■ **TASKS TO CARRY OUT**:
A: Can you copy the stretch of the Gdynia passage from "The honking horns" through "couple of decades?", word for word?
B: According to the Gdynia passage, what woke Aleksandra Novak in the morning?
C: Do these statements agree with the Gdynia passage? (i) Life in Gdynia centered on the port. (ii) Gdynia was a small port. (iii) Aleksandra Novak's childhood home overlooked the port. Answer yes or no for each and quote the words that decide it.

*** GIVEN PASSAGE ***

THE GIRL OF THE PORT

The honking horns of ships coming into a part are an indelible memory for anyone who’s grown up near a port. Those magnificent machines with their powerful engines gliding into ports, blowing their horns as they manoeuvre into the tightest of places. Not that Gdynia was a small port in any way, just simply that placing a million ton machine anywhere is surprisingly difficult. It’s this early introduction to solving impossible looking solutions that breeds life into the town’s children. How else are they to operate one of these machines in a couple of decades?

 

Life in Gdynia revolved around the port; the looming shipyard and deep blue waters dominating the city’s horizon, as well as its culture. Aleksandra Novak lived her childhood in one of those lucky homes that overlooked the port, waking up when the cranes started screeching in the morning and sleeping when the lights on the docks finally started to twinkle and fade. Having lunch when the dockworkers did was probably a step too far, but that doesn’t mean she didn’t try to coordinate their schedules in a childlike display of adoration.

*** End of GIVEN PASSAGE ***
*** INFORMATION SUPPLIED ***

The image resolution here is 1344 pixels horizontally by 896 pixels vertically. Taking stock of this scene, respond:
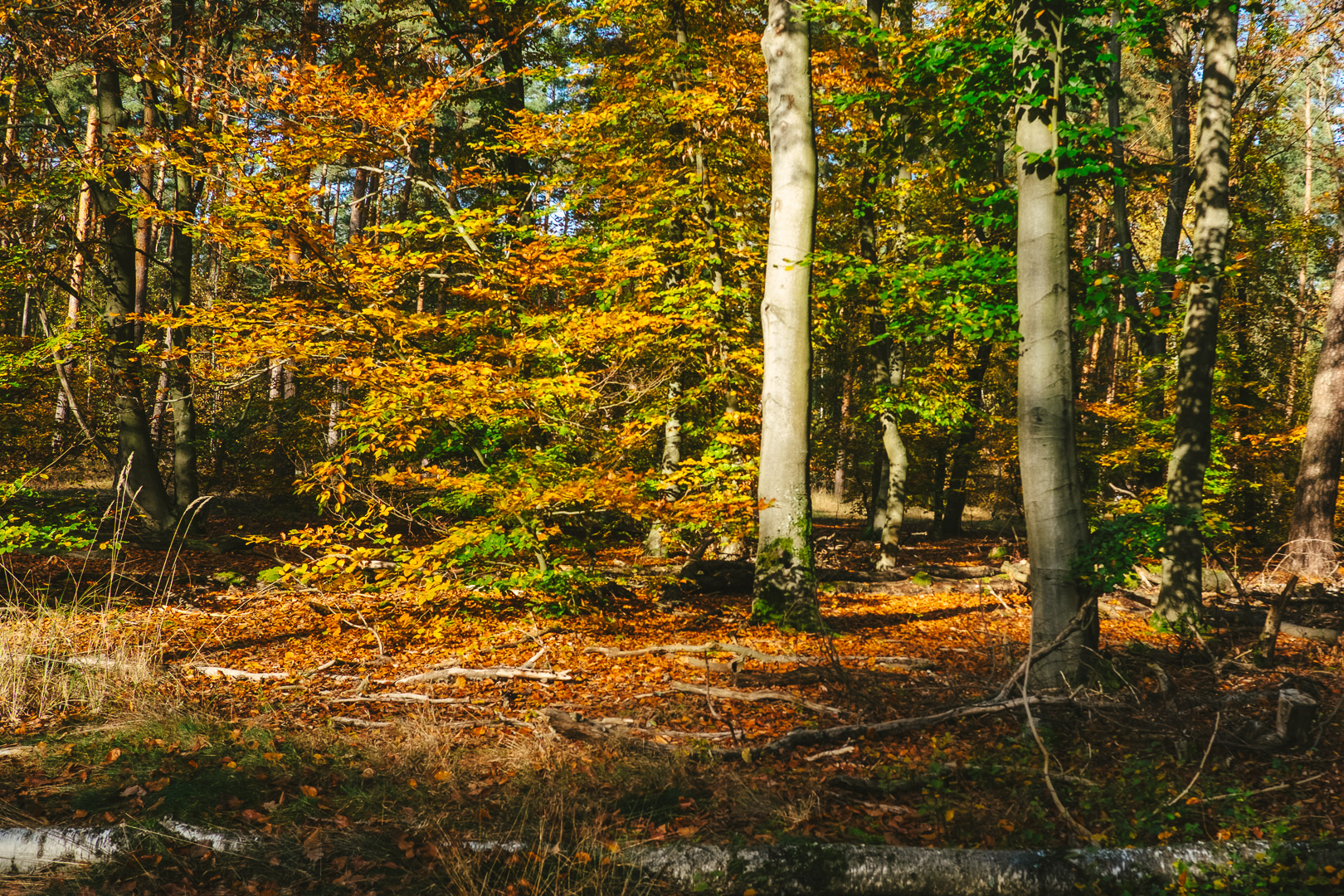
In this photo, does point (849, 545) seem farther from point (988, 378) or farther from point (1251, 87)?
point (1251, 87)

*** End of INFORMATION SUPPLIED ***

■ **SOLUTIONS TO THE EXERCISE**:
A:
The honking horns of ships coming into a part are an indelible memory for anyone who’s grown up near a port. Those magnificent machines with their powerful engines gliding into ports, blowing their horns as they manoeuvre into the tightest of places. Not that Gdynia was a small port in any way, just simply that placing a million ton machine anywhere is surprisingly difficult. It’s this early introduction to solving impossible looking solutions that breeds life into the town’s children. How else are they to operate one of these machines in a couple of decades?

B: The cranes screeching at the port.

C:
(i) Yes: "Life in Gdynia revolved around the port"
(ii) No: "Not that Gdynia was a small port in any way"
(iii) Yes: "one of those lucky homes that overlooked the port"